The fundamental role of a Business Intelligence (BI) computer system is to trawl through large volumes of business data in order to provide timely and effective information analytics with which to recognise potential and lucrative opportunities earlier than the competition or to address emerging business issues before these become critical.

Traditionally BI tools were designed to retrieve, collate and present information in order to present any ‘intelligence’ through paper-based, one-dimensional, reports. Often, such reports present a retrospective business outlook that addresses a singular question, often disconnected from various other operational and strategic business factors. Moreover, development of such reports requires varying degrees of time and effort and may not always be delivered as soon as required. In contrast, this sometimes drawn-out development process takes place against the rapid speed and ever-changing environment within which modern businesses operate.

To a large degree this contrasting situation is akin to reading a book about Napoleon’s historic Russian campaign in which each separate chapter focuses exclusively on one, and just one, distinct aspect of the overall chronicle. It is left to the reader to discern the historic connections between one campaign event and any other, before or after. Failure to establish these connections may provoke more questions than answers within the reader.

In contrast, Minard’s graphical presentation, overcomes the restricted focus upon individual events through the use of effective graphical visualisation of the entire campaign, in order to provide a unique and valuable outlook upon the significant bigger picture.
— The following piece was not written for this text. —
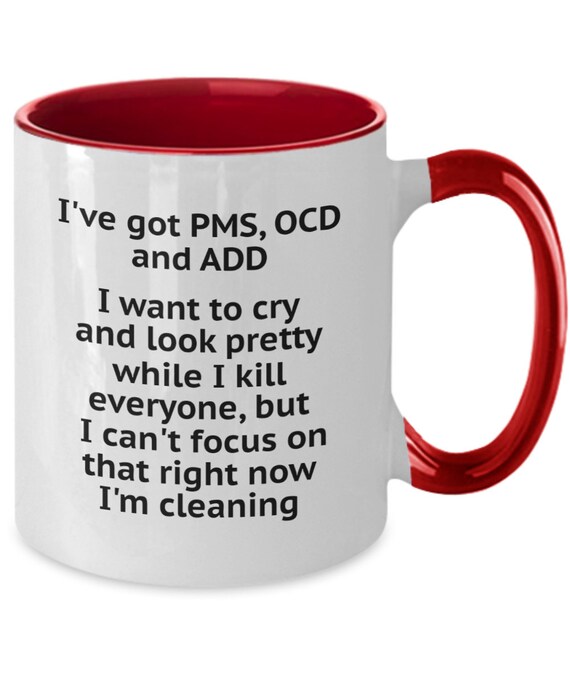 PMS Mug OCD Awareness ADD Women's Gift Funny Sarcastic - Etsy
It successfully presents events and information in a manner that the viewer’s eyes can discern better and conceptually grasp significance faster than would have been the case otherwise.
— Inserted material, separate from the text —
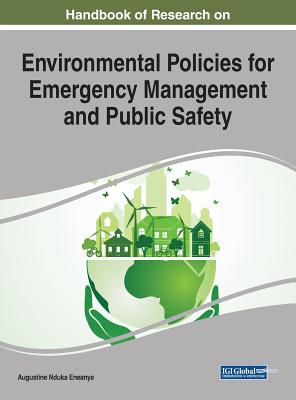 Handbook of Research on Environmental Policies for Emergency Management and Public Safety Cover Image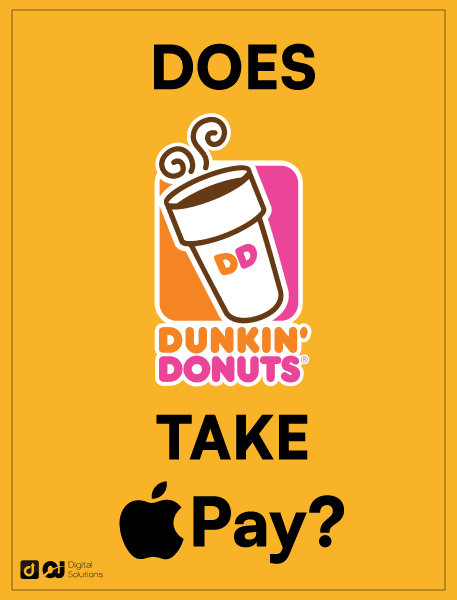 Does Dunkin take apple pay?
Similarly, businesses need to look beyond traditional one-dimensional reports and seek to develop highly-configurable and functional visual analytic tools that present a colourful graphical display of business information to render a higher degree of intelligence to data (often referred to as ‘data analysis’) as well as facilitate communication of dynamic business information, across a broad range of users, preferably in a real-time fashion.


Such ‘self-service’ data visualisation tools can assist tactical, operational and strategic decision-makers to picture and envision information in order to recognise emerging business and operational trends, across a multi-dimensional business view, in a faster manner than can ever be possible using traditional reports.
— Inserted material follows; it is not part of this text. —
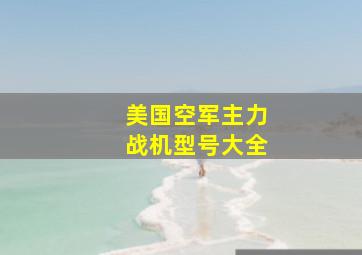 美国空军主力战机型号大全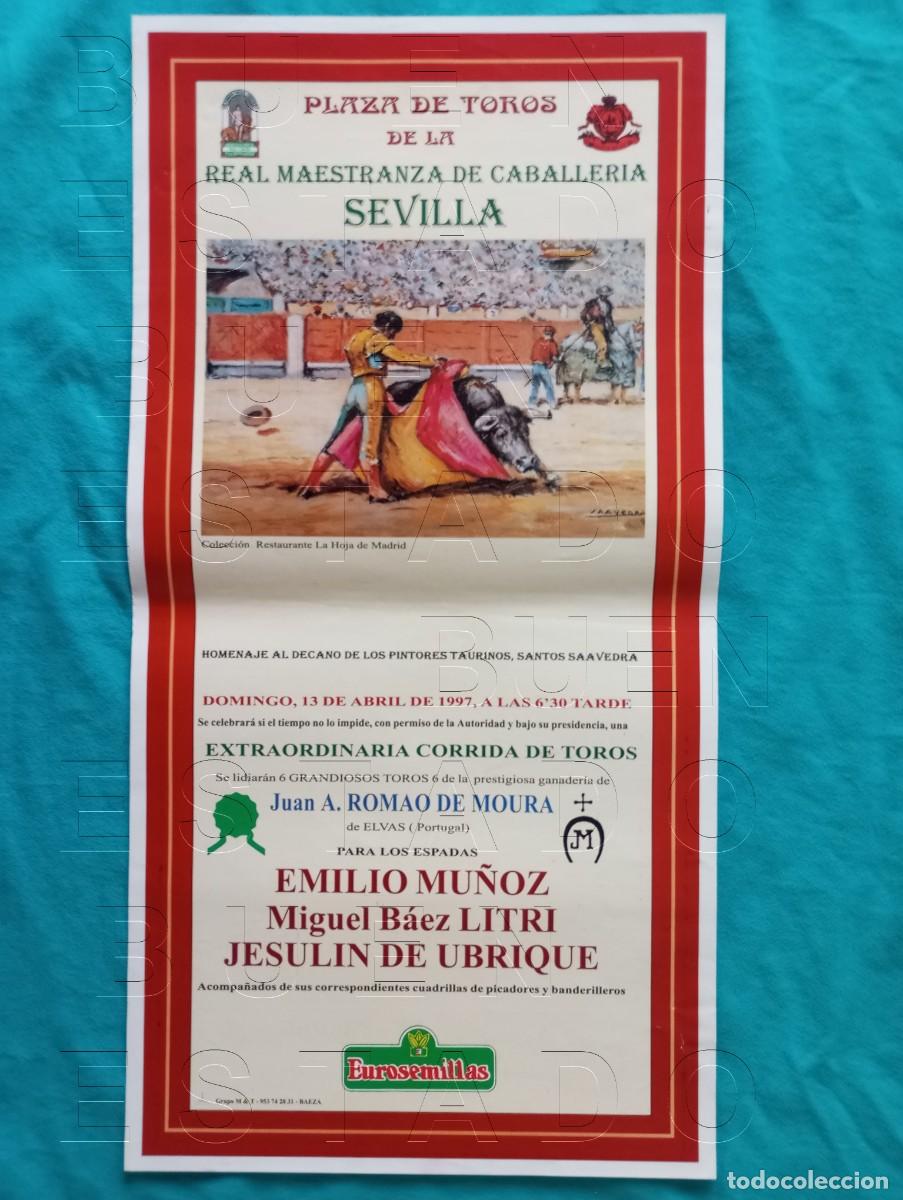 Carteles toros: SEVILLA EMILIO MU&Ntilde;OZ MIGUEL BAEZ LITRI JESULIN DE UBRIQUE 13 ABRIL 1997 CARTEL 45X22 C32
Visualisation can also enable decision-makers to pose ever-changing and increasingly complex business problems, without the need for the Information Technology (IT) department to be burdened with the necessity to develop or generate yet more and more reports – a number of which may even be obsolete by the time they are delivered.

Data visualisation is a far-reaching game-changer; whereas conventional reports tend to describe what has happened within the business, well-designed visualisation can additionally provide an insight into why something may have happened. The business implications are extensive and collectively these can transform the very concept of business data presentation.

A May 2013 survey by the Aberdeen Group described visualisation of business data as “… fundamental, providing a real opportunity to gain competitive advantage. When [visualisation is] used as part of a BI portfolio, almost one-third more business decisions can be based on facts, not gut feel.’

The Aberdeen survey reported that ‘organisations using visual discovery tools are 28% more likely to find timely information than their peers who solely use managed reporting’ adding that ‘[visualisation] enables business managers to find answers to unexpected questions that arise through the day-to-day turmoil that is business-as-usual for most companies.’

Data visualisation is the vital first step towards rapidly understanding, in an intuitive, clear, accurate, and efficient manner, what is happening within a business organisation, and in the process allow a spectrum of users to gain an understanding of composite information at varying levels of detail. Is it a science or an art? The answer lies in how well we understand a business and the people within.